Is the statement in Scratchapixel about transforming points correct?

Question

I am reading this lesson from scratchapixel. To my understanding (and the example given in the same website) M is the matrix that transforms from local to world.

Giong through the paragraph before figure 7, though, I get the following:

If we know the 4x4 matrix M that transforms a coordinate system A into a coordinate system B ...

Say A is the local coord system and B is the world coord system. Therefore M transforms from local to world.

... then if we transform a point whose coordinates are originally defined with respect to A with the inverse of M (...), we get the coordinates of P with respect to B.

We know, A = local coord system. The Plocal = local point coords are (-0.5, 0.5, -0.5). Then, as the quoted text says, we transform Plocal with the inverse of M to get the point w.r.t. to B = woorld coord system

However, this last operation (statement) confuses me, since the example they give the do Pworld = Plocal * M. But from the quoted text I understand that Pworld = inv(M) * Plocal

Can someone help me figuring out what am I missing? Is the wording of the text wrong?

Answer 1

Let's take a simple example with the following variables

A: Local-space coordinates system
B: World-space coordinates system
M: Transformation matrix from local-space to world-space (A -> B)

Let's say we have a point PA in local space. To get the values of PA in world coordinates, we need to apply the transformation M on it:

// Local to World: A -> B
PB = PA * M    // If you are using row-based positions (your case)
PB = M * PA    // If you are using column-based positions

You can apply the inverse transformation to get PA back from PB:

// World to local: B -> A
PA = PB * inv(M)    // If you are using row-based positions (your case)
PA = inv(M) * PB    // If you are using column-based positions

The website you linked in the question has a part on this. It talks briefly about transforming a point from world-space to local-space:

As suggested before, it is sometimes more convenient to operate on points when they are defined with respect to a local coordinate system rather than defined with respect to the world coordinate system.

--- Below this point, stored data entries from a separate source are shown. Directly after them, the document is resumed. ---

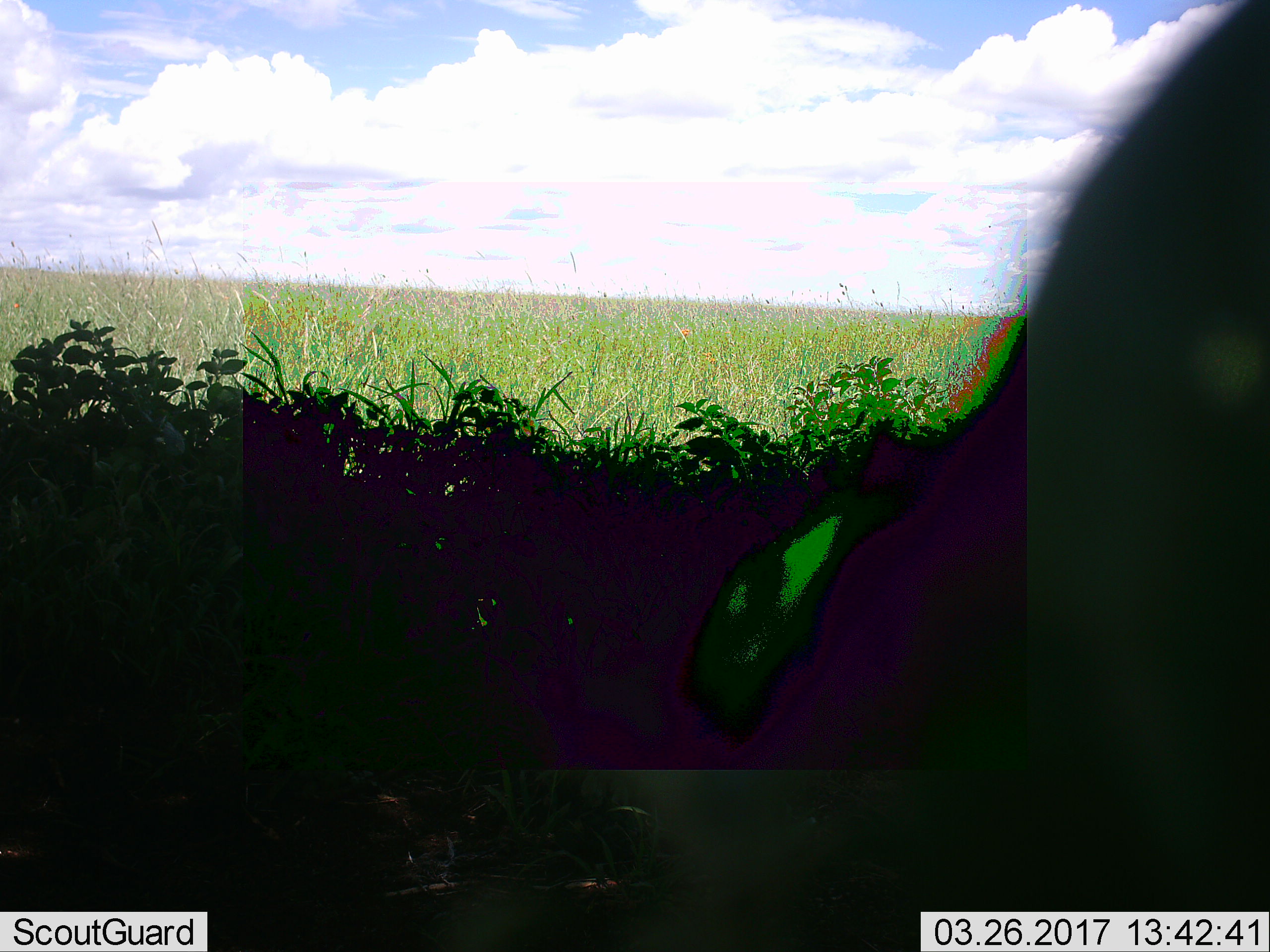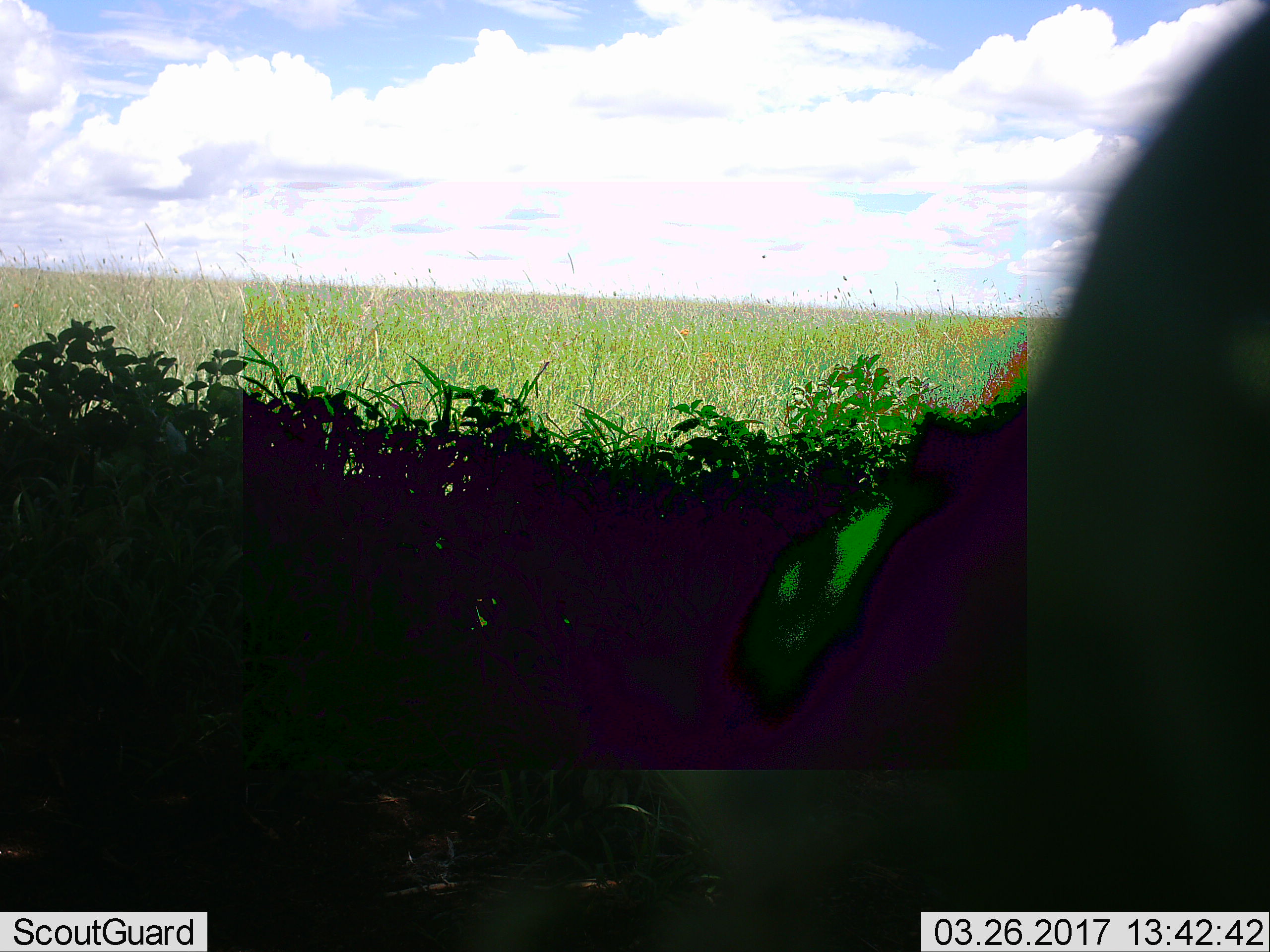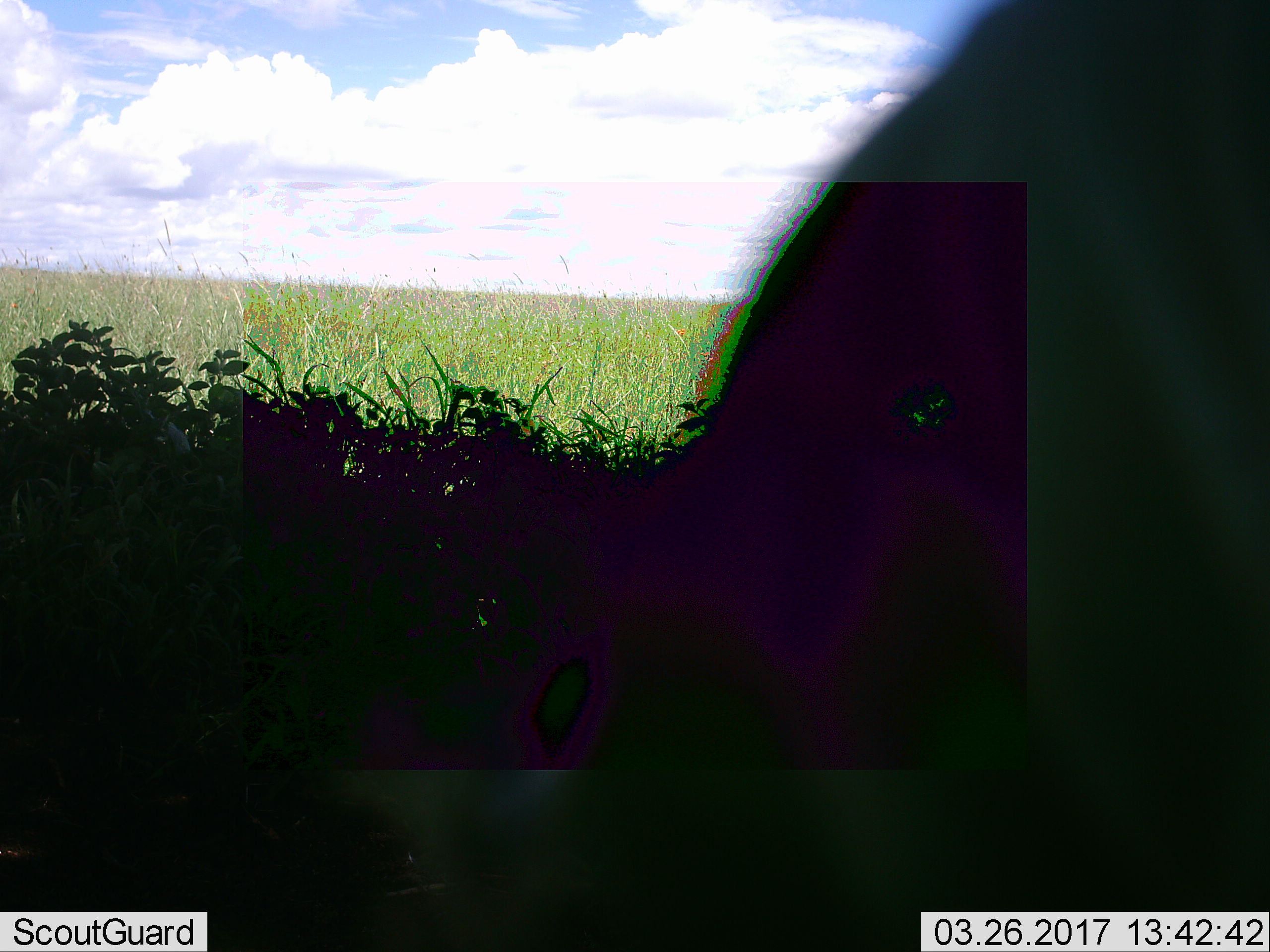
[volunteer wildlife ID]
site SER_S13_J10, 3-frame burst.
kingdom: Animalia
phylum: Chordata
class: Mammalia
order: Artiodactyla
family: Bovidae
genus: Syncerus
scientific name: Syncerus caffer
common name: african buffalo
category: buffalo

For instance, in the example of the cube (figure 6), defining the corners of the cube in local space is easier than in world space. But how do we convert a point or vertex from one coordinate system (such as the world coordinate space) to another (converting points from a coordinate system to another is a very common process in CG)? That's easy. If we know the 4x4 matrix M that transforms a coordinate system A into a coordinate system B, then if we transform a point whose coordinates are originally defined with respect to A [Should be B] with the inverse of M (we will explain next why we use the inverse of M rather than M), we get the coordinates of P with respect to B [Should be A].

I have added comments in square brackets ([]) for clarity.

NOTE: P with respect to A is PA, and P with respect to B is PB. X in respect to/of Y is a point X in the base Y: Coordinate vectors

But this part is slightly unclear because in this paragraph there are some typos inverting the letters. Just ignore this passage, the rest of the article seems mathematicaly accurate.